EXTRACT PROVIDED »
Peak Performance Deltas |
DTVD NFS Storage |
NSS7.4 – HA Storage |
Seq. 1MB Writes Peak: 3.12% increase |
4,985 MB/s |
4,834 MB/s |
Seq. 1MB Reads Peak: 3.22% increase |
7,250 MB/s |
7,024 MB/s |
Random 4KB Writes Peak: 0.12% decrease |
7,281 IOps |
7,290 IOps |
Random 4KB Reads Peak: 31.32% decrease |
11,405 IOps |
16,607 IOps |
Create operations/second Peak: 63.44% increase |
88,579 Op/s |
54,197 Op/s |
Stat operations/second Peak: 11.39% increase |
581,734 Op/s |
522,231 Op/s |
Remove operations/second Peak: 84.75% increase |
87,469 Op/s |
47,345 Op/s |
To conclude, the Dell Technologies Validated Design for HPC NFS Storage will benefit from the new operating system version, since RHEL 8.3 XFS supported capacity limitation allows you to use any supported HDD drive on the PowerVault ME4084, up to the current 18TB HDDs.
The system has significant performance benefits from improvements to operating system components, faster components on the server Dell EMC PowerEdge R750, NVIDIA Mellanox ConnectX-6 adapters with higher data and messages rates. For example, when running benchmarks with a few threads (1-16) and for metadata operations like create and remove, regardless of the number of threads. However, more work is needed to understand some of the performance drops and try to mitigate or prevent them.

THE DATA »
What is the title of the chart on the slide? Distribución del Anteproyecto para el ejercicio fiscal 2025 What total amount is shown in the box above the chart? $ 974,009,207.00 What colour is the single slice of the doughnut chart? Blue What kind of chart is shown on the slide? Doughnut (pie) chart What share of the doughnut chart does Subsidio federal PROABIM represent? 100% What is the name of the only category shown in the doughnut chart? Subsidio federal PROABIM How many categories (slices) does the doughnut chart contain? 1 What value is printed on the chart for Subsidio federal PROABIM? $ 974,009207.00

TASKS »
**1.** Using the NFS storage performance comparison above, decide whether each statement agrees with it. Answer yes or no, and quote the deciding words.
(a) Peak sequential 1MB reads rose by 3.22%.
(b) Peak random 4KB reads improved.
(c) The authors state that some performance drops still need further study.
**2.** Extend the NFS storage performance comparison above, picking up after its final sentence.

OUTPUTS BY TASK »
**1.**
(a) Yes: "Seq. 1MB Reads Peak: 3.22% increase"
(b) No: "Random 4KB Reads Peak: 31.32% decrease"
(c) Yes: "However, more work is needed to understand some of the performance drops"

**2.**
For future work, a better tool than IOzone is needed to characterize 4 KiB blocks random reads, to allow more control of the IO load, and the execution time, while reducing or eliminating caching effects everywhere (clients and server). A suitable candidate for local and remote execution is FIO.
In future MDtest benchmarking efforts, the goal will be modified to use 2,097,152 files total per metadata operation = 2^20 = 2Mi (two million in powers of two). Maintaining the number of files per directory fixed to 2048, allowing to increase the number of users from 1 to 1024 in powers of two, but use the number of directories per thread to keep constant the total number of files, fixed at 2Mi.